** Opening SELECTED PASSAGE block **
On August 21, 2011, Williams acquired his first major league win since 2005 in his first major league start since 2007. He finished the season with a 4–0 record in 10 games.

In June 2012, Williams had breathing problems and later collapsed in the clubhouse, forcing the Angels to place him on the disabled list. For the first time since his rookie year, Williams spent the whole season in the big leagues. He was a key asset for Anaheim out of the bullpen, being their long man/spot starter. Williams appeared in 32 games, and made 15 starts for the Angels. He compiled a 6–8 record with a 4.58 ERA.

In 2013, Williams made 25 starts for the Angels, appearing in 37 games overall. After recording a 9–10 record with a 4.57 ERA in 2013, Williams was non-tendered by the Angels, making him a free agent.

===Houston Astros===
On February 6, 2014, Williams signed a one-year contract with the Houston Astros. He was designated for assignment on July 1, 2014. He was released on July 8.

===Texas Rangers===
On July 11, 2014, Williams inked a minor league deal with the Texas Rangers. He was designated for assignment on August 8.

===Philadelphia Phillies===
On August 10, 2014, the Philadelphia Phillies claimed Williams off waivers. On September 20, Williams became the first pitcher in MLB history to defeat the same club with three different teams in the same season, defeating the Athletics with the Astros, Rangers, and Phillies. He signed a one-year contract to stay with the Phillies on October 21, 2014.

===St. Louis Cardinals===
On June 3, 2016, the St. Louis Cardinals signed Williams to Minor League contract. He was immediately added to the rotation of the Memphis Redbirds, their AAA team.

===Somerset Patriots===
On May 12, 2017, Williams signed with the Somerset Patriots of the Atlantic League of Professional Baseball. He became a free agent following the season. In 11 starts 47.2 innings he went 2-4 with a 4.91 ERA with 32 strikeouts and throwing 1 complete game.

===Acereros de Monclova===
On May 4, 2018, Williams signed with the Acereros de Monclova of the Mexican Baseball League. He was released on July 3. In 4 starts 22.2 innings he struggled going 2-2 with a 5.96 ERA with 8 strikeouts.
** Closing SELECTED PASSAGE block **
- EXERCISE INSTRUCTIONS -
Write out the passage on Williams's baseball career from "On August 21, 2011, Williams" up to and including "in 10 games.", keeping every word as it stands. The items have no connection to the passage on Williams's baseball career.
** Opening GIVEN RECORDS block **
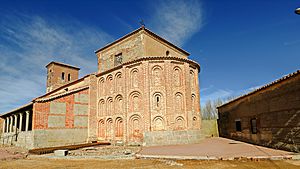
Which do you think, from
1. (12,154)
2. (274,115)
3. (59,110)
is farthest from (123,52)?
(274,115)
** Closing GIVEN RECORDS block **
- RESULT -
On August 21, 2011, Williams acquired his first major league win since 2005 in his first major league start since 2007. He finished the season with a 4–0 record in 10 games.